Phil Kessel laughed at the notion of helmets being tossed on the ice for his hat trick on Armed Forces Night.

Yet it was a game in which basic training in structure and discipline had as much a role for the Maple Leafs as Kessel’s three goals, including his 30th, and his four points in a 6-3 win over the Ottawa Senators.

Down 2-0 for the second straight home game on Saturday, Toronto put together the right amount of goaltending, forechecking and special teams play to allow the comeback and a thrilling third period that featured a total of five goals.

In the process:

n Kessel reached 30 goals for the fourth time in his career, setting his sights on 40 with 24 games to go.

n The Leafs won for the sixth consecutive time at the Air Canada Centre, the longest such streak since taking nine at the end of 2006-07.

n Jonathan Bernier picked up his 20th win, becoming just the 11th Leafs goalie to do that in his first season since the 1967 expansion.

n The Leafs put their Ontario rivals eight points in the rearview mirror and kept pace with the Tampa Bay Lightning to set up a possible run at second place in the conference when they begin a Florida road swing next week.

“To me, we weren’t as sharp as we could be, but our structure gave us a chance,” coach Randy Carlyle said. “When the dust settles, Phil finds a way to make a huge contribution.”

After a productive 20-point January, tied for first in the NHL for the month, Kessel delivered his third hat trick as a Leaf and second at the ACC against the Sens.

There would be no ducking the media on this special night and the reticent Kessel gave in, posing on the ice with troops and armoured cars, then hanging in for one of his longest scrums of the year.

“I think it’s our whole line (that’s hot), not one or two players,” said Kessel, underlining that with a sweet centring feed on a Tyler Bozak goal.

Those two and James van Riemsdyk had eight points, to make it 51 for the trio since the Winter Classic on New Year’s Day.

“I was happy that Bozie scored to give us a two-goal cushion. We’re used to each other and we’re finding a way (to score). The most important thing is the win.”

On that note, perhaps the Leafs wouldn’t have been celebrating afterwards had Jay McClement not supplied some unsung heroics. The penalty-killing specialist was active in defusing a Dion Phaneuf minor late in the second period in a one-goal game.

With Carl Gunnarsson in the box in the third, McClement won a puck scramble at the Leafs line, fought for a breakaway, drew a Senators penalty to Patrick Weircioch and nearly scored during the delayed call.

“Those are the things that go unnoticed,” praised Carlyle of McClement and a penalty unit that’s emerging from its mid-season slump.

“We were sloppy (early on) with the puck.
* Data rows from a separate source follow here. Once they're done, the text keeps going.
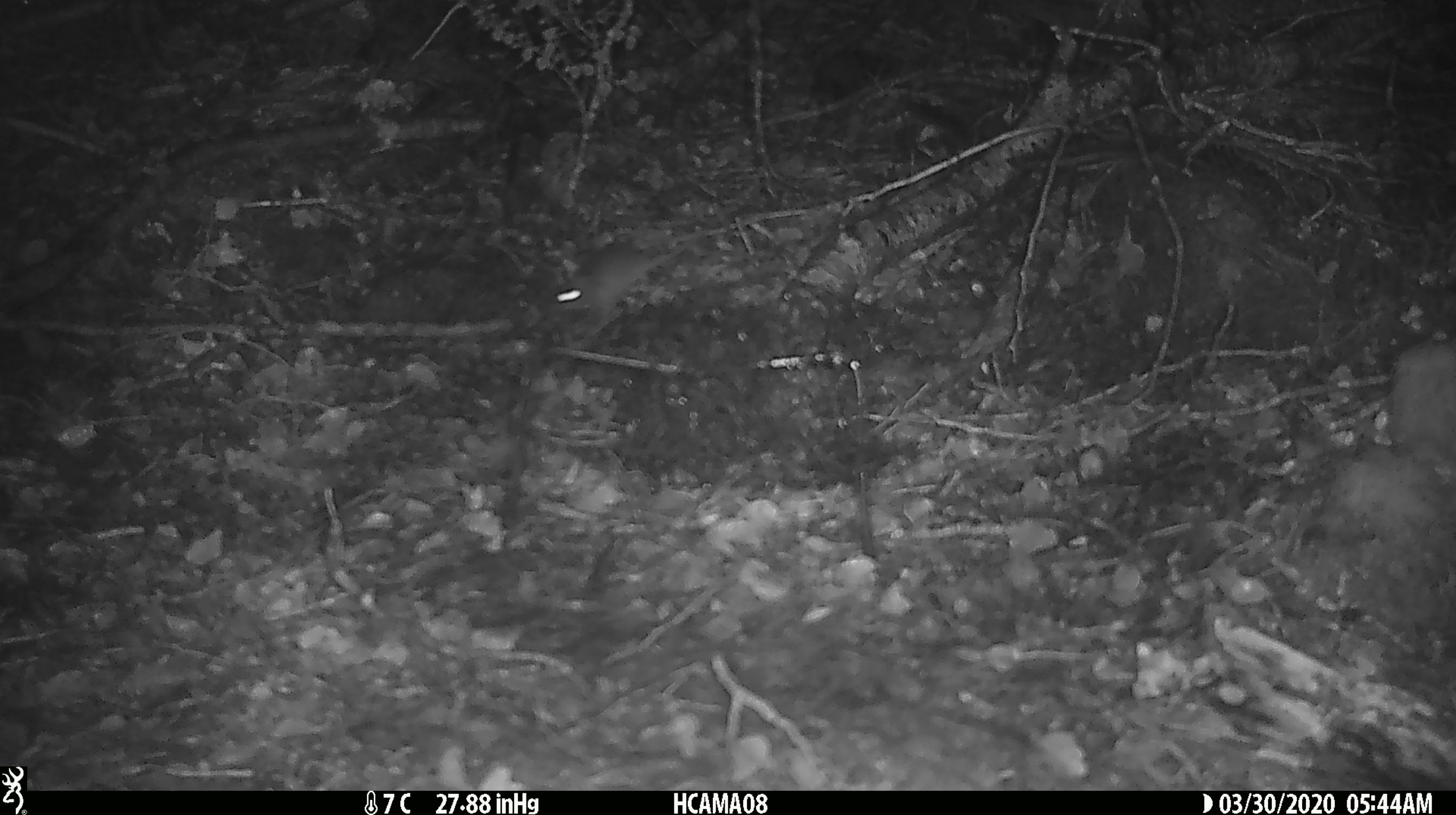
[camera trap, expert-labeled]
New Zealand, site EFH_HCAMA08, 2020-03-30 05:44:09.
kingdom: Animalia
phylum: Chordata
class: Mammalia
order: Rodentia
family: Muridae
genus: Mus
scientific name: Mus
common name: mouse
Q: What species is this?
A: Mouse (Mus).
Ottawa is a team that likes to come with three or four off the rush, but we were able to nullify that as the game went on and started to play in their zone with it.”

The Leafs needed smelling salts a few times in the early going, when bruiser Chris Neil took advantage late in the first period. He zinged a shot off Morgan Rielly’s shin pad that fooled Bernier. Later, Neil liberated the puck from Jake Gardiner and fed Colin Greening for a 2-on-1 goal.

And just as Kessel had the rink rocking with his hard power play snap off a Rielly pass to make it 3-2 Leafs, Neil was credited with a goal that Joffrey Lupul was trying to get off the line and into Bernier’s skates. The Leafs were lining up for the faceoff when the horn sounded to get the officials over to the phone with the NHL war room next door.